What you should do: Copy the items verbatim, from the line containing "In this photographic" through the line containing "5220 millimetres", and include nothing else.

— start of Dataset entries —

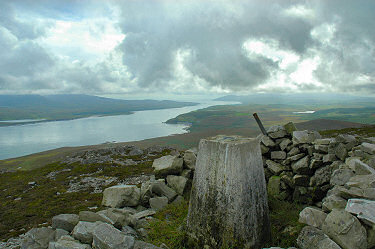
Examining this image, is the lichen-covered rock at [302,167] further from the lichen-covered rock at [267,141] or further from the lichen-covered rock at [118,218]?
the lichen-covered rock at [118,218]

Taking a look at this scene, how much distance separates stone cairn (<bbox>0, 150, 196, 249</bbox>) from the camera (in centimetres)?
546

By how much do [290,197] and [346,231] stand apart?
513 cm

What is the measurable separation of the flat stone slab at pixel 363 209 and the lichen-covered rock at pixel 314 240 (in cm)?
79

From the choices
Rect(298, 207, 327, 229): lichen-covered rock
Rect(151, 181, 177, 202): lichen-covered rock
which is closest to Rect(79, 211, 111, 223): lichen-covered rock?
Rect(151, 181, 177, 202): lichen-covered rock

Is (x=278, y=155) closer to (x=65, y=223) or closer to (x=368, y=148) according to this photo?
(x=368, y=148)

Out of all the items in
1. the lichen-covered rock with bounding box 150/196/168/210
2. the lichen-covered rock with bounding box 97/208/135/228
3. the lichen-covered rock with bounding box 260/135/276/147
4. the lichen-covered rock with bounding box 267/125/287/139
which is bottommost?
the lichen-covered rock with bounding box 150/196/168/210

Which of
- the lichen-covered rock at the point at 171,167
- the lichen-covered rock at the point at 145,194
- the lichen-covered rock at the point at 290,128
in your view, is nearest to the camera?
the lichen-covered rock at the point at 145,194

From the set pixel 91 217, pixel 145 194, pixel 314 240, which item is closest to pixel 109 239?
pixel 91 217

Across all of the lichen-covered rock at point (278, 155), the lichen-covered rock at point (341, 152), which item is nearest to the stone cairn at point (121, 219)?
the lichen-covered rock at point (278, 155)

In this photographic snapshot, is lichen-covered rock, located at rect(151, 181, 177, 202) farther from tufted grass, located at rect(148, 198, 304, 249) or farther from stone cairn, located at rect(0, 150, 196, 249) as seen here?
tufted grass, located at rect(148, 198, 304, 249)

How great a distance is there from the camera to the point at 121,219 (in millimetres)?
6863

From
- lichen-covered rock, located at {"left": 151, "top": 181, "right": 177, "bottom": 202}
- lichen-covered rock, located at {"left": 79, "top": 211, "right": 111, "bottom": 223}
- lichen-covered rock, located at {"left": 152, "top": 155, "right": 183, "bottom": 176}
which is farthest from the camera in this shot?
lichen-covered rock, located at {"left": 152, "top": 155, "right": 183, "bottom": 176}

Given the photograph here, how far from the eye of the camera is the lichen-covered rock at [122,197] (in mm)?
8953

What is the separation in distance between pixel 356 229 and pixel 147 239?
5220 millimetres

— end of Dataset entries —
— start of Dataset entries —

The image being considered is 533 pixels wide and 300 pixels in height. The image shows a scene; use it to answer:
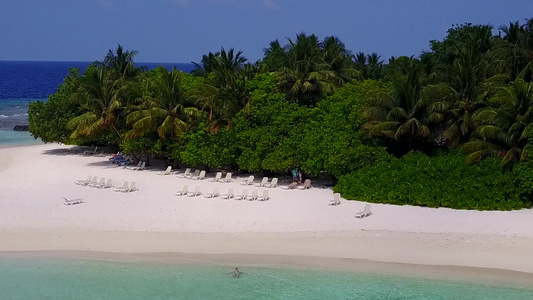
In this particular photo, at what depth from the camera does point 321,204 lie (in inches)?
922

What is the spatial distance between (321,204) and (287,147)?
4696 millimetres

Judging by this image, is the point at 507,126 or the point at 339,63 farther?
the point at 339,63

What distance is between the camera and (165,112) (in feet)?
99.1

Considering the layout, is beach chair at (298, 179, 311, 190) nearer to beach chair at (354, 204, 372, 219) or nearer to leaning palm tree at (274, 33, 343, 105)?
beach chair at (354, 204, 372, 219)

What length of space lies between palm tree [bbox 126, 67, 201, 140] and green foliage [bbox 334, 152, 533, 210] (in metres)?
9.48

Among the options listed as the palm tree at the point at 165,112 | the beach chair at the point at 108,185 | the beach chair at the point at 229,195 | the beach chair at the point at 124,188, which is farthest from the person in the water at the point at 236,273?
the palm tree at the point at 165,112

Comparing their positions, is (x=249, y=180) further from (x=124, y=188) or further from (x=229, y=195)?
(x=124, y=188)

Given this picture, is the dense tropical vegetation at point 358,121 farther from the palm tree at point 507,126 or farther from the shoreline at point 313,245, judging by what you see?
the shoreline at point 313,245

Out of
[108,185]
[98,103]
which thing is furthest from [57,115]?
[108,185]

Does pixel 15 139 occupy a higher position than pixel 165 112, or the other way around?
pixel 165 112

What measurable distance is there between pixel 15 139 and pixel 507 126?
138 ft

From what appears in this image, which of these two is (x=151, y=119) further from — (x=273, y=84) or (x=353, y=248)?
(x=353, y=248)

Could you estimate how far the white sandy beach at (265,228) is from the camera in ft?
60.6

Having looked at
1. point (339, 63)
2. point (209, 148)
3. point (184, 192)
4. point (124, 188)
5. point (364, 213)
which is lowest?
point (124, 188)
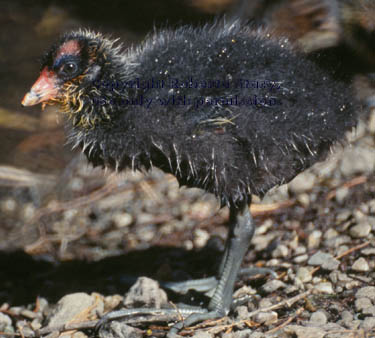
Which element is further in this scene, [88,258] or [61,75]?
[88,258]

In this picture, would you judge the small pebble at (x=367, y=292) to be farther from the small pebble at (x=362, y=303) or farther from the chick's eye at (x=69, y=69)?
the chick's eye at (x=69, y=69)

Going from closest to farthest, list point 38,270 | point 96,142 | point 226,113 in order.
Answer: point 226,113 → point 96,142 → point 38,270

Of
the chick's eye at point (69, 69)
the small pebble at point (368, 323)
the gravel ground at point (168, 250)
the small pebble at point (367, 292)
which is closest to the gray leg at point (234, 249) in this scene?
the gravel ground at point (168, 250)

— end of Dataset entries —
— start of Dataset entries —

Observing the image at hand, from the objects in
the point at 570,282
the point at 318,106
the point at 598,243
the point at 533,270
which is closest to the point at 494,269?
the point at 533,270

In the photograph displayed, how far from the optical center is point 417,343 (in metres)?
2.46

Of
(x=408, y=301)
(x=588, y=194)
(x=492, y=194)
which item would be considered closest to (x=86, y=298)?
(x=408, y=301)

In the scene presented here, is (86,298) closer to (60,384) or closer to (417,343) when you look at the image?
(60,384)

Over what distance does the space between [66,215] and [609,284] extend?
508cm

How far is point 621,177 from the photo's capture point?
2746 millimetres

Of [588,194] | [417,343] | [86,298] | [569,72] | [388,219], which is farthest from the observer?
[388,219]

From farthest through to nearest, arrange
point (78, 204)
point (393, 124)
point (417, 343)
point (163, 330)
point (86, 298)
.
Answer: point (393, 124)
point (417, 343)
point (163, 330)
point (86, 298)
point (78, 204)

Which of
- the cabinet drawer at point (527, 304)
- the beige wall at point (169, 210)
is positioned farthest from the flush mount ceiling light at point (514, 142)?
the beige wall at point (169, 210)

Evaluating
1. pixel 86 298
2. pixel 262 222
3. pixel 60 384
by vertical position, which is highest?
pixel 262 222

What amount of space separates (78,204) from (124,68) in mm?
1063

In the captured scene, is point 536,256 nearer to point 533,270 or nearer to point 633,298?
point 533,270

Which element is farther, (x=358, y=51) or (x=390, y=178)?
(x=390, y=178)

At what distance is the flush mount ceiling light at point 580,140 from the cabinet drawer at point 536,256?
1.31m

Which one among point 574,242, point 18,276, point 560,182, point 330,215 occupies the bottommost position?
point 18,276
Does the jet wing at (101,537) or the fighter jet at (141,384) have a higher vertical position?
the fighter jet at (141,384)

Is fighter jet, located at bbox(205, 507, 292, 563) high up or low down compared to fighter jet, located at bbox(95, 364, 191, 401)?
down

— end of Dataset entries —

Task answer:
In this photographic snapshot, is lichen-covered rock, located at rect(151, 181, 177, 202) farther from tufted grass, located at rect(148, 198, 304, 249) or farther from stone cairn, located at rect(0, 150, 196, 249) as seen here?
tufted grass, located at rect(148, 198, 304, 249)

How great a distance is there from the camera to the point at 121,219 (in millimetres)?
6863

From
- lichen-covered rock, located at {"left": 151, "top": 181, "right": 177, "bottom": 202}
- lichen-covered rock, located at {"left": 79, "top": 211, "right": 111, "bottom": 223}
- lichen-covered rock, located at {"left": 152, "top": 155, "right": 183, "bottom": 176}
which is farthest from the camera in this shot?
lichen-covered rock, located at {"left": 152, "top": 155, "right": 183, "bottom": 176}

Given the photograph here, how far from the eye of the camera is the lichen-covered rock at [122,197] (in mm)?
8953

What is the separation in distance between pixel 356 229 and pixel 147 239?
5220 millimetres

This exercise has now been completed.